SHORT EXERCISE A: According to the article on amine treating units, which acid gases do these units remove from hydrocarbon streams?
SHORT EXERCISE B: Translate this sentence from the article on amine treating units into Spanish: "However, these units pose significant corrosion and cracking challenges which account for many midstream reliability issues."
SHORT EXERCISE C: From the article on amine treating units, return the passage starting at "Authors: Brian McNeill, Staff" and ending at "of these units.".
:: EXCERPTED PASSAGE ::
Authors: Brian McNeill, Staff Engineer II; Shane Kelliher, E.I.T., Staff Engineer I
Amine treating units are important components in midstream processing, as they are responsible for removing acid gases such as CO₂ and H₂S from hydrocarbon streams. However, these units pose significant corrosion and cracking challenges which account for many midstream reliability issues. This article provides a comprehensive overview of the amine treating process, discusses rich/lean amine loading, identifies key damage mechanisms and areas of concern, and offers recommendations for corrosion mitigation. Additionally, it outlines the importance of applying a risk-based inspection (RBI) methodology to the integrity management of these units.
:::
:: INFORMATION SUPPLIED ::
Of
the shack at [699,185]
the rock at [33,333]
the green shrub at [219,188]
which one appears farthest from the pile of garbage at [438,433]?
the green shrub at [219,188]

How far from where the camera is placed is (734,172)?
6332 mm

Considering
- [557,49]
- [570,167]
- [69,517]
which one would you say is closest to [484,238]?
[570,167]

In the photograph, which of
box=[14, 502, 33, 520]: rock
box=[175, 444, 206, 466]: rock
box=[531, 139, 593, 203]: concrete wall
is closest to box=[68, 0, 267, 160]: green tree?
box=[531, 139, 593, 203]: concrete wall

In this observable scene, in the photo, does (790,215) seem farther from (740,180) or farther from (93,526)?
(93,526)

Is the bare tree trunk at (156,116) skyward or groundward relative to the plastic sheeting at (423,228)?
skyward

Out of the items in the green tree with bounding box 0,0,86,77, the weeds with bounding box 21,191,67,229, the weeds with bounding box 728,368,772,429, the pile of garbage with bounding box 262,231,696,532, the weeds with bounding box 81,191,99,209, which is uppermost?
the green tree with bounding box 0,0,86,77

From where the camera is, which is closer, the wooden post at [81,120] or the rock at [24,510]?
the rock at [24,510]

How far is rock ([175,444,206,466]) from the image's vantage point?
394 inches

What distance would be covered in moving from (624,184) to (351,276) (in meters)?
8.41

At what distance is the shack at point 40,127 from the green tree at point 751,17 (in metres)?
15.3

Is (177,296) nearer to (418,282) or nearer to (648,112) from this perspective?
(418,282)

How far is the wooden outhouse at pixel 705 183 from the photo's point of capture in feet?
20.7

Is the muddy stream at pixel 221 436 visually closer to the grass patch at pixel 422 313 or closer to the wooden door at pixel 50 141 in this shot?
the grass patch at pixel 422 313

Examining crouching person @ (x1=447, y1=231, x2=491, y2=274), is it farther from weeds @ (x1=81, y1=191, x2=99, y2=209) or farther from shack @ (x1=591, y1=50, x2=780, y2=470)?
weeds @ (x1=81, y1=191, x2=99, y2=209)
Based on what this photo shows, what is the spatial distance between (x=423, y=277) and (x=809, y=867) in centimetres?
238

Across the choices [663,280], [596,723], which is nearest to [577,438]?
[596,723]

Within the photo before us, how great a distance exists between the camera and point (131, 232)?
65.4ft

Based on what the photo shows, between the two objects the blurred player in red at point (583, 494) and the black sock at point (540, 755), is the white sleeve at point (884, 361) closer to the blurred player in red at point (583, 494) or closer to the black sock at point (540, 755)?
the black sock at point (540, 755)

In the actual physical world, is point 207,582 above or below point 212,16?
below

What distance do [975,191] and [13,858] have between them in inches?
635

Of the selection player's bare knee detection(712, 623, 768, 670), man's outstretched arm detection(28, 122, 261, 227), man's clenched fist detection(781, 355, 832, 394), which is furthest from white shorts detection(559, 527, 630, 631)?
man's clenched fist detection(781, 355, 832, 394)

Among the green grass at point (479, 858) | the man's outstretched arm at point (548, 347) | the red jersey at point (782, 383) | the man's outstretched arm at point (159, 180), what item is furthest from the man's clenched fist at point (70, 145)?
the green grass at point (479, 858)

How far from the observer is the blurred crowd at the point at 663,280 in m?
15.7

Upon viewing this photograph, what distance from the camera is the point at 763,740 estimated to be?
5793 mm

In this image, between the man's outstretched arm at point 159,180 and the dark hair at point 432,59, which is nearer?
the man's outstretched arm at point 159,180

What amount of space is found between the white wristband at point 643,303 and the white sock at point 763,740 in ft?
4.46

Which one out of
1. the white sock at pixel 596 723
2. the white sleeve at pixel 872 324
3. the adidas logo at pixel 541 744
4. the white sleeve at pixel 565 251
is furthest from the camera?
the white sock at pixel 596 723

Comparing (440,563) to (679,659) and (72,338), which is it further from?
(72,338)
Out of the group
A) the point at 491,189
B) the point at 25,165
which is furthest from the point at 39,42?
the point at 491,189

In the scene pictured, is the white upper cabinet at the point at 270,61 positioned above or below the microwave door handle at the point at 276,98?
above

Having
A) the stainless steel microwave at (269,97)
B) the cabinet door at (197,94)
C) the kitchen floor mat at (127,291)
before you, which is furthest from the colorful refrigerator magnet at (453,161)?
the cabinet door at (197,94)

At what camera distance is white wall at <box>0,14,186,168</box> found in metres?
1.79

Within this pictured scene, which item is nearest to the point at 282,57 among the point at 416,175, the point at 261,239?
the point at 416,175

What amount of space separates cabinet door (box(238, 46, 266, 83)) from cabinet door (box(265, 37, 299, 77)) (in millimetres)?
:::
EXERCISE RESULT A: CO₂ and H₂S.

EXERCISE RESULT B: Sin embargo, estas unidades presentan importantes desafíos de corrosión y agrietamiento que explican muchos de los problemas de confiabilidad en el sector midstream.

EXERCISE RESULT C:
Authors: Brian McNeill, Staff Engineer II; Shane Kelliher, E.I.T., Staff Engineer I
Amine treating units are important components in midstream processing, as they are responsible for removing acid gases such as CO₂ and H₂S from hydrocarbon streams. However, these units pose significant corrosion and cracking challenges which account for many midstream reliability issues. This article provides a comprehensive overview of the amine treating process, discusses rich/lean amine loading, identifies key damage mechanisms and areas of concern, and offers recommendations for corrosion mitigation. Additionally, it outlines the importance of applying a risk-based inspection (RBI) methodology to the integrity management of these units.